> Source document
^^^^^^^^^^^^^^^^

ROANOKE TIMES

                         Roanoke Times
                 Copyright (c) 1995, Landmark Communications, Inc.

DATE: SATURDAY, May 19, 1990                   TAG: 9005190200
SECTION: VIRGINIA                    PAGE: A-3   EDITION: METRO 
SOURCE: PAUL DELLINGER SOUTHWEST BUREAU
DATELINE: HILLSVILLE                                LENGTH: Medium


HILLSVILLE VICTIM TELLS OF TERROR/ SUSPECT BOUND OVER TO GRAND JURY

A Hillsville woman terrorized for six hours by an intruder who shot her husband told a judge Friday that she defied death threats to escape.

"I decided that if anybody was going to get help for my husband and myself, it was going to have to be me," said Joyce Slusher, a medical clinic receptionist. "My anger at what had happened was overcoming my fear at what had happened."

James Burton McGee, 29, of Glade Spring, was bound over to the Carroll County grand jury by General District Judge George B. Cooley on charges stemming from the Jan. 22 incident - attempted capital murder, robbery, burglary, abduction and assault.

Joyce Slusher, arriving home from work moments before her husband, discovered that their back door had been broken open. Before she could warn him, an intruder shot him several times as he came into the house.

She ran into the living room and tried to hold the door shut against a man lunging against it, she said. The intruder fired through it and, after forcing it partly open, fired four more shots at her.

"At that time, this person said, `Give up? Come on out and make it easy on yourself,' " she said. She asked him to let her help her husband, but he handcuffed her hands behind her back, took her upstairs and tied her feet with a rope.

She never identified McGee, but said the intruder told her someone was paying him $50,000 to kill them although he did not know why.

The man told her he had attended to her husband's wound and given him a pain-killer. He repeatedly threatened to kill her if she tried to escape. He said he had enough explosives to blow up the home.

Tommy Slusher testified that, far from helping him, "the gunman who had shot me came back . . . and shot me again in the shoulder." He said he was shot four or five times.

Hearing the intruder rummaging through the house, and fearing that an extension cord tied to her was connected to an explosive he had mentioned, Joyce Slusher managed to untie herself and make her way downstairs.

The front door was locked and her keys were gone. Using a screwdriver with her hands still cuffed behind her, she freed a bolt on another door and walked more than a mile for help.

Tommy Slusher identified a radio, camera and other items later found in McGee's possession as missing from the home.

A Smyth County man said McGee sold him two pistols, one of which was taken from the Slusher home and the other shown by a forensic expert to have fired shells found on the floor of the home. Slusher also identified his watch, which a deputy found on McGee.

^^^^^^^^^^^^^^^^

> Provided information
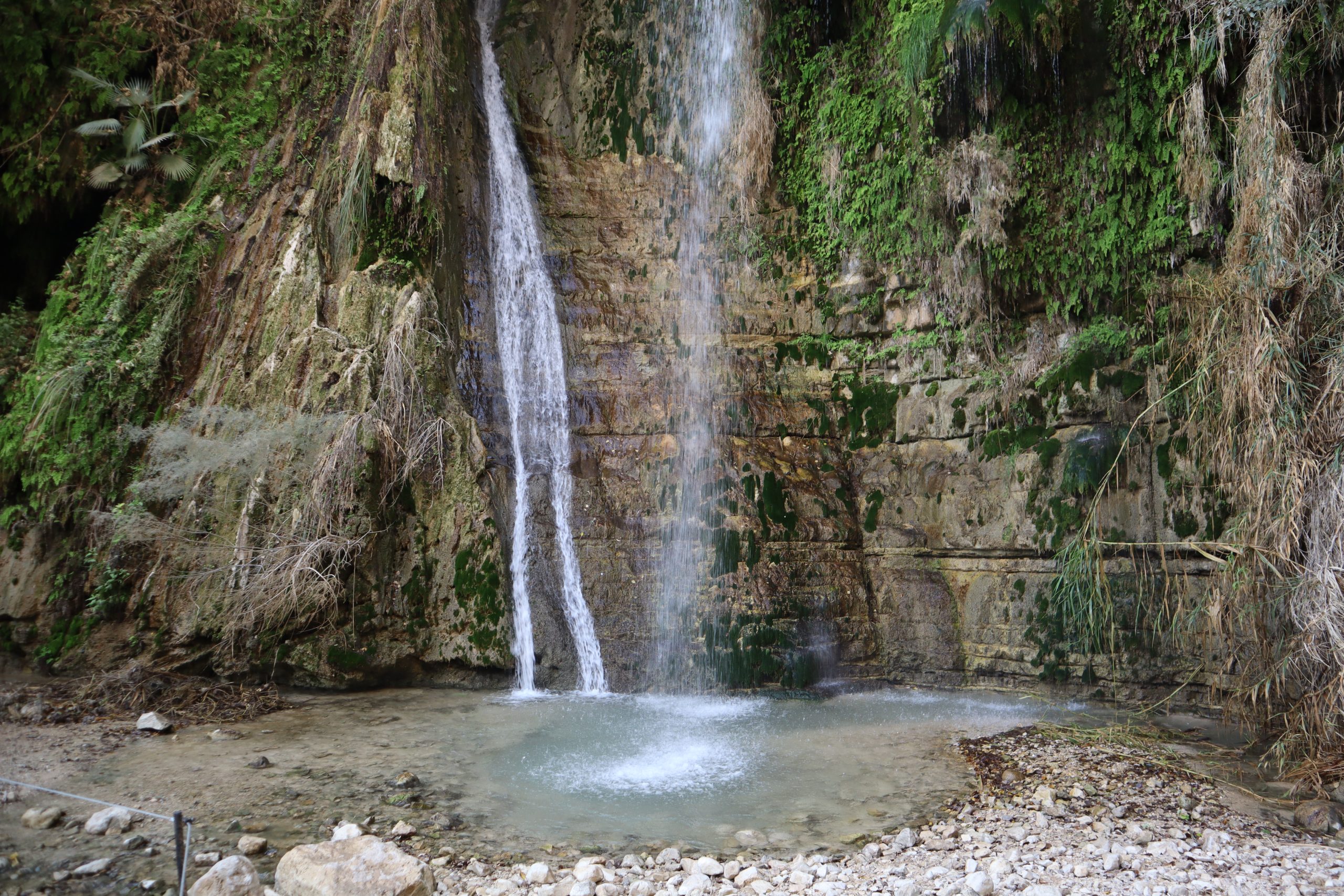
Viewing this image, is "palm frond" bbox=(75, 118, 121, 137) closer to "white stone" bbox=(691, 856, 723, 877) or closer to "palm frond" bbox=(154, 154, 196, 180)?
"palm frond" bbox=(154, 154, 196, 180)

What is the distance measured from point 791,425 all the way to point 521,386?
9.29ft

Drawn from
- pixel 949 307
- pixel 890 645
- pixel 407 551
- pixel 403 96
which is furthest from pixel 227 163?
pixel 890 645

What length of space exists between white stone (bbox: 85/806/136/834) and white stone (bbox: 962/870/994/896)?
387 cm

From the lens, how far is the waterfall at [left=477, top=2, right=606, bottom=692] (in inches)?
293

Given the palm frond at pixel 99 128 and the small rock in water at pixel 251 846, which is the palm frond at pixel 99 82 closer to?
the palm frond at pixel 99 128

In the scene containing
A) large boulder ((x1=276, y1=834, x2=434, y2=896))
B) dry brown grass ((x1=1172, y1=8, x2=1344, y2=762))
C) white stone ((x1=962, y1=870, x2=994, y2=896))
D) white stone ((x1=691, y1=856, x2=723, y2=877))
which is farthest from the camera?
dry brown grass ((x1=1172, y1=8, x2=1344, y2=762))

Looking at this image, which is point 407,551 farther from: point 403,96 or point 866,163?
point 866,163

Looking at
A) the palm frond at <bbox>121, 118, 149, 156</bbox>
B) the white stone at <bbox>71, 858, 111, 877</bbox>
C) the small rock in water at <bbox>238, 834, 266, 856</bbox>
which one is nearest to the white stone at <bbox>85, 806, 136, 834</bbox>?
the white stone at <bbox>71, 858, 111, 877</bbox>

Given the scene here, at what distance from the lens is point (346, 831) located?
13.0 feet

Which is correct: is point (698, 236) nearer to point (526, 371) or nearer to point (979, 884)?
point (526, 371)

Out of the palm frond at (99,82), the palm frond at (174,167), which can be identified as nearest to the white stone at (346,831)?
the palm frond at (174,167)

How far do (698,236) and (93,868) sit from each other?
7.68 meters

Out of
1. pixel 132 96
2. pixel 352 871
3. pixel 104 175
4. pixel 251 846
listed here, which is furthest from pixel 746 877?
pixel 132 96

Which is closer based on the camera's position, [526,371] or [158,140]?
[526,371]
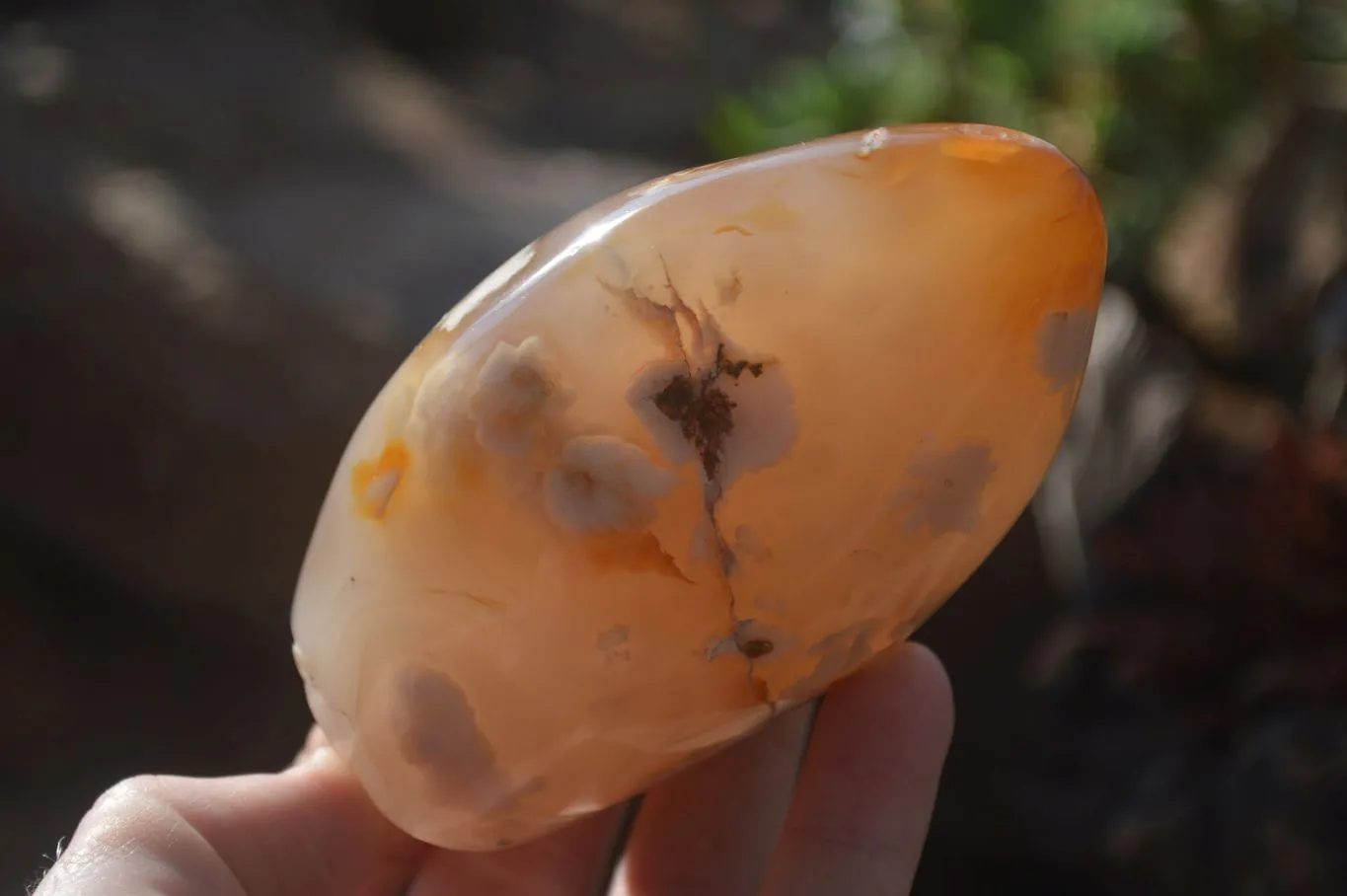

^^^^^^^^^^^^^^^^

> Exercise tasks
1) In the article on the Hillsville case, rewrite the paragraph beginning "James Burton McGee, 29, of Glade Spring" as a short list that keeps its main facts.
2) Answer these questions from the Hillsville article, one line each:
(a) What job does Joyce Slusher hold?
(b) What sum did the intruder say someone was paying him to kill the couple?
(c) What did Joyce Slusher use to free a bolt on a door while her hands were still cuffed behind her?
3) Reproduce the Hillsville article word for word from "The front door" up to and including "found on McGee.".

> Solutions to each task
1)
- Defendant: James Burton McGee, 29, of Glade Spring
- Ruling: bound over to the Carroll County grand jury by General District Judge George B. Cooley
- Incident date: Jan. 22
- Charges: attempted capital murder, robbery, burglary, abduction and assault

2)
(a) She is a medical clinic receptionist.
(b) $50,000.
(c) A screwdriver.

3)
The front door was locked and her keys were gone. Using a screwdriver with her hands still cuffed behind her, she freed a bolt on another door and walked more than a mile for help.

Tommy Slusher identified a radio, camera and other items later found in McGee's possession as missing from the home.

A Smyth County man said McGee sold him two pistols, one of which was taken from the Slusher home and the other shown by a forensic expert to have fired shells found on the floor of the home. Slusher also identified his watch, which a deputy found on McGee.